Banking Union and the Risk-Control Nexus: A Guiding Star
Author | Peter Murphy |
Position | Final Year BCL (Law and Business), University College Cork |
Pages | 35-46 |
(2022) 21 COLR 35
35
BANKING UNION AND THE RISK-CONTROL NEXUS: A GUIDING STAR
Peter Murphy*
A INTRODUCTION
A rising tide may lift all boats, but, as the European Union (EU) discovered in painful fashion,
it may also conceal submerged hazards. A long period of European growth and integration was
thrown into reverse in the late 2000s as the Union was buffeted first by the Global Financial
Crisis and later by the Eurozone Sovereign Debt Crisis. As the tide drained out, the instability
of Europe’s financial infrastructure was revealed: a system sufficiently integrated so as to allow
the spread of contagion, yet not so integrated as to allow for the effective diversification of
risk.
The EU is no stranger to catastrophe. The history of its construction is a story of crisis and
repair, as befits a polity born from the ashes of post-war Europe. On this occasion, Europe’s
response was to call for the integration of the bloc’s financial sector into ‘a genuine economic
and monetary union’: a Banking Union.
1
Risk was to be diversified across borders, ‘[putting]
an end to the era of massive bailouts paid by taxpayers and [helping to] restore financial
stability’.
2
The nexus between bank and state would be shattered; no bank would be too big to
fail. A stronger, more resilient European banking industry would emerge from the devastation
of the crisis, capable of financing its own resolutions and providing the real economy with
adequate credit without destabilising it.
This article submits that effective application of the new resolution procedures and the
introduction of a common deposit insurance scheme – the incomplete elements of Banking
Union – can only be achieved by recalibrating the project to take account of the risk-control
nexus: risk must be spread equally between the economies of all Member States in return for
the centralisation of control at European level. Whether by accident or design, this principle
was at the heart of early successes, just as it was absent during reverses and stagnation.
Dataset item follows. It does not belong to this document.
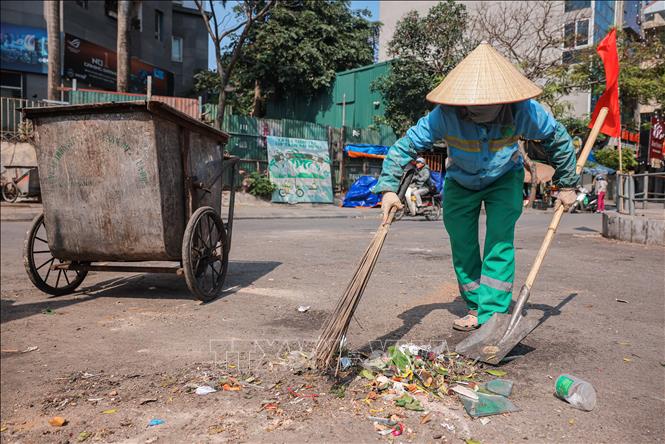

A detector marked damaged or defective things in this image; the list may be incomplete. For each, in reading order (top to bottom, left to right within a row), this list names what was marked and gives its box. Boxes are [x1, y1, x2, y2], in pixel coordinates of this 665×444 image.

rusty cart body [22, 101, 237, 302]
* Final Year BCL (Law and Business), University College Cork. With thanks to the friends I have made in the
School of Law, who have made these last four years the most enjoyable of my life.
1
Herman Van Rompuy, (European Council, 2012) EUCO 120/12, 4
<https://www.consilium.europa.eu/uedocs/cms_data/docs/pressdata/en/ec/131201.pdf> accessed 24 March 2022.
2
European Commission, ‘Updated Version of First Memo Published on 15/04/2014 – Banking Union: Restoring
Financial Stability in the Eurozone’ (2015) MEMO 14/294.